Rat liver S9-mix induced by a combination of phenobarbital (80 mg/kg bw) and ß-naphthoflavone (100 mg/kg bw).

Test concentrations with justification for top dose:

The highest concentration analyzed was selected based on the solubility of the test item in the culture medium.

- Dose range finding study and first cytogenetic assay:
3 h exposure, 24 h fixation, with and without S9: 5.2, 17, 52 μg/mL
24 h exposure, 24 h fixation, with and without S9: 0.54, 1.7, 5.2, 17, 52 μg/mL
48 h exposure, 48 h fixation, with and without S9: 0.54, 1.7, 5.2, 17, 52 μg/mL

- Second cytogenetic assay:
24 h exposure, 24 h fixation, without S9: 5.4, 17, 52 μg/mL
48 h exposure, 48 h fixation, without S9: 5.4, 17, 52 μg/mL



The stock solution was treated with ultrasonic waves until URALAC P 1920C had completely dissolved. URALAC P 1920C concentrations were used within 0.5 hours after preparation.

Vehicle / solvent:

- Vehicle used: DMSO
- Justification for choice of solvent: The test item was dissolved in DMSO, which is recommended by international guidelines as solvent.

Untreated negative controls:

no

Negative solvent / vehicle controls:

yes

True negative controls:

no

Positive controls:

yes

Positive control substance:

mitomycin C

Remarks:

Without S9

Untreated negative controls:

no

Negative solvent / vehicle controls:

yes

True negative controls:

no

Positive controls:

yes

Positive control substance:

cyclophosphamide

Remarks:

With S9

Details on test system and experimental conditions:

Two independent cytogenetic assays were performed, preceeded by a dose-range finding assay.

METHOD OF APPLICATION: in medium

DURATION
- Preincubation period: 48 hr
- Exposure duration experiment 1: 3 h (with and without S9)
- Exposure duration experiment 2: 24, 48 h (without S9)
- Fixation time: 24 h (for 3 or 24 hour exposure period) and 48 h (for 48 hour exposure period)

ENVIRONMENTAL CONDITIONS:
- Humidity: 54-91%
- Temperature: 35.0-37.3 °C

SPINDLE INHIBITOR (cytogenetic assays): colchicine (0.5 μg/ml medium)

STAIN (for cytogenetic assays): Giemsa (5% v/v)

METHODS OF SLIDE PREPARATION AND STAINING TECHNIQUE USED: Fixed cells were dropped onto cleaned slides, which were immersed in a 1:1 mixture of 96% (v/v) ethanol/ether and cleaned with a tissue. At least two slides were prepared per culture. Slides were allowed to dry and thereafter stained for 10 - 30 min with 5% (v/v) Giemsa solution in Sörensen buffer pH 6.8. Thereafter slides were rinsed in water and allowed to dry. The dry slides were automatically embedded in a 1:10 mixture of xylene and mounted with a coverslip in an automated coverslipper.

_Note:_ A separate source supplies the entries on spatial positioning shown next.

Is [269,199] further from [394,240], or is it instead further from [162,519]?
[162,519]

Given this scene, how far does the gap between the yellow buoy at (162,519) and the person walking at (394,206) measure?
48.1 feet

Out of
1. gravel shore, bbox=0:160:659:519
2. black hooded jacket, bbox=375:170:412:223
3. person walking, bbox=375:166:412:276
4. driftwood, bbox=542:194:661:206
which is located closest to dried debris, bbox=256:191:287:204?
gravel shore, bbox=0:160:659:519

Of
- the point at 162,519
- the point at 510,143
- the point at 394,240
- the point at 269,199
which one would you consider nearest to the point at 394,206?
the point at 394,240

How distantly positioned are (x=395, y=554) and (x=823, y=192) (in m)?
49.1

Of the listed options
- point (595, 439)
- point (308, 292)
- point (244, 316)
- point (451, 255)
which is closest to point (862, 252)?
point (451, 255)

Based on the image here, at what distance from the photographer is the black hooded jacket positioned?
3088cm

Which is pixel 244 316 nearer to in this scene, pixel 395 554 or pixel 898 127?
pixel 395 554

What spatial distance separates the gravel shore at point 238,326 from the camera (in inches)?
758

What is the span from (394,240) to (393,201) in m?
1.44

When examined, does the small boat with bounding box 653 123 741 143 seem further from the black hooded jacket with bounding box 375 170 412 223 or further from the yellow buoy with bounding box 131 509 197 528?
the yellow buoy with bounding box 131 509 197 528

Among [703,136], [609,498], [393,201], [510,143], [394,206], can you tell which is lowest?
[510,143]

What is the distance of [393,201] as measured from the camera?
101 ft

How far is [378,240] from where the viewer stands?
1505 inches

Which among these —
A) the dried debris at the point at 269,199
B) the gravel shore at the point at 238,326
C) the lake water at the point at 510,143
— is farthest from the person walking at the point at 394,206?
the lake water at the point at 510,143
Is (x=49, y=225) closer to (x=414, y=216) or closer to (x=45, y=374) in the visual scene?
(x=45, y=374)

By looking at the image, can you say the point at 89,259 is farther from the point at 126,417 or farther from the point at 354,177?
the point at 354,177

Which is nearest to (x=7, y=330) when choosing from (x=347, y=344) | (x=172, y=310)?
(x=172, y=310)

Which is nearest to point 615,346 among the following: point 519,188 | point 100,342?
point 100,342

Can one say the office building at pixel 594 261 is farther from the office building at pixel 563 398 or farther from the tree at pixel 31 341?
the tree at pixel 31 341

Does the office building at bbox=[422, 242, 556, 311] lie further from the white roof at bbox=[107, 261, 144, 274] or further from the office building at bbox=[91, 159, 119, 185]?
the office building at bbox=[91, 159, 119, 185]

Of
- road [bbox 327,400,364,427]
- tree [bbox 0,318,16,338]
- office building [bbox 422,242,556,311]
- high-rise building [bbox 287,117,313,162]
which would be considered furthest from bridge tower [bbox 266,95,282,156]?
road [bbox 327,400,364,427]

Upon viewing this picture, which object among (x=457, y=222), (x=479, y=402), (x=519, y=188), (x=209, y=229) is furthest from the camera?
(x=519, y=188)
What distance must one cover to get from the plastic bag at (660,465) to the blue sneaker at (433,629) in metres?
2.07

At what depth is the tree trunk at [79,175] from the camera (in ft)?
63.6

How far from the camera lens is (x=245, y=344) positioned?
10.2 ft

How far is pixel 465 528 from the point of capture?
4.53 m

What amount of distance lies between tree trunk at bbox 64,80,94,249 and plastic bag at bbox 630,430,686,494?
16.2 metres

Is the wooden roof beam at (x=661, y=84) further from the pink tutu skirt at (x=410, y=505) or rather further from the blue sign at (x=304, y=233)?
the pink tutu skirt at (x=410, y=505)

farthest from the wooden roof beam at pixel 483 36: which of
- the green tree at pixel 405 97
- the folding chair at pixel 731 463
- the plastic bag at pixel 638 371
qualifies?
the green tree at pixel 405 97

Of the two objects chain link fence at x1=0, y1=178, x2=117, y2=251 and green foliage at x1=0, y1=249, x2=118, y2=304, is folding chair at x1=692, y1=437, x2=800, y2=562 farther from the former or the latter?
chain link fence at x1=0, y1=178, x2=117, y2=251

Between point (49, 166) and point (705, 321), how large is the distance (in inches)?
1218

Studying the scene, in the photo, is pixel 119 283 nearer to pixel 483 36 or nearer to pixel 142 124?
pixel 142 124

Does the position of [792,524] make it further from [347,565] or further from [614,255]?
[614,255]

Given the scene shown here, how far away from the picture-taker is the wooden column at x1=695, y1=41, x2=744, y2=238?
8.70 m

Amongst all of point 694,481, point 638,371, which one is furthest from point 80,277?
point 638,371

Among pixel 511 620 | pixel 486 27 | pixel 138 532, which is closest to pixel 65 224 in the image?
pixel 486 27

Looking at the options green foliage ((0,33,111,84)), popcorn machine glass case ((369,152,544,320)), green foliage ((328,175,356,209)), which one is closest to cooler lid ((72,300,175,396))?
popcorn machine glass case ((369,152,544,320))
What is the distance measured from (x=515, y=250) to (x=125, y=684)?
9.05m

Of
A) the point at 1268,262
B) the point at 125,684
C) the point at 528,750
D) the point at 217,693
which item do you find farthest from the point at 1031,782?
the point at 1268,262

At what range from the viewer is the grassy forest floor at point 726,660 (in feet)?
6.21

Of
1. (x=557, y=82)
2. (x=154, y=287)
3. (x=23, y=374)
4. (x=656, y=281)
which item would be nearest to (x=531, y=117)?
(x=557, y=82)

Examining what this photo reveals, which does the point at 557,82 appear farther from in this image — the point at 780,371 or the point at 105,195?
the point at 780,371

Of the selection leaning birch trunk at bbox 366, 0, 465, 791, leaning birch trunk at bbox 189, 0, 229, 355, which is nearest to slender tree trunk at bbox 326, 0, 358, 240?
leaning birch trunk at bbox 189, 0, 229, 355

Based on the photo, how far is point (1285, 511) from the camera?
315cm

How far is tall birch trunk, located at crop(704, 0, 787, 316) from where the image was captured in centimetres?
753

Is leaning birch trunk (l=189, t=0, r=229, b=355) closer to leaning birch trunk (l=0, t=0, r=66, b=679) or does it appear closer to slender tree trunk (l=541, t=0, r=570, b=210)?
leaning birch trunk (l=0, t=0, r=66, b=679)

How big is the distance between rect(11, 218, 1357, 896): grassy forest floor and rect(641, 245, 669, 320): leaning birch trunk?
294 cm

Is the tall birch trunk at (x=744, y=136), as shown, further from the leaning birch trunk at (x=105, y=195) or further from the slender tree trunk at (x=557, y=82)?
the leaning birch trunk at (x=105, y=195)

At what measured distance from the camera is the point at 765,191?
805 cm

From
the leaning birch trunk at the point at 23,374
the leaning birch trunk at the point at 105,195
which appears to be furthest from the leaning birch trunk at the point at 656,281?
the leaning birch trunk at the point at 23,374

NUMBER OF REPLICATIONS: duplicates in two independent experiments

NUMBER OF CELLS EVALUATED: 1000

NUMBER OF METAPHASE SPREADS ANALYSED PER DOSE: 150 in each replicate

DETERMINATION OF CYTOTOXICITY
- Method: mitotic index (the highest concentration analyzed was determined by the solubility in the culture medium)

OTHER EXAMINATIONS:
- Determination of polyploidy: yes
- Determination of endoreduplication: yes

Evaluation criteria:

ACCEPTANCE CRITERIA
A chromosome aberration test is considered acceptable if it meets the following criteria:
a) The number of chromosome aberrations found in the solvent control cultures should reasonably be within the laboratory historical control data range.
b) The positive control substances should produce a statistically significant (Chi-square test, one-sided, p < 0.05) increase in the number of cells with chromosome aberrations.
c) A homogeneous response between the replicate cultures is observed.
d) A possible precipitate present on the slides should not interfere with the scoring of chromosome aberrations.


EVALUATION CRITERIA
A test substance is considered positive (clastogenic) in the chromosome aberration test if:
a) It induced a dose-related statistically significant (Chi-square test, one-sided, p < 0.05) increase in the number of cells with chromosome aberrations.
b) A statistically significant and biologically relevant increase in the frequencies of the number of cells with chromosome aberrations was observed in the absence of a clear dose-response relationship.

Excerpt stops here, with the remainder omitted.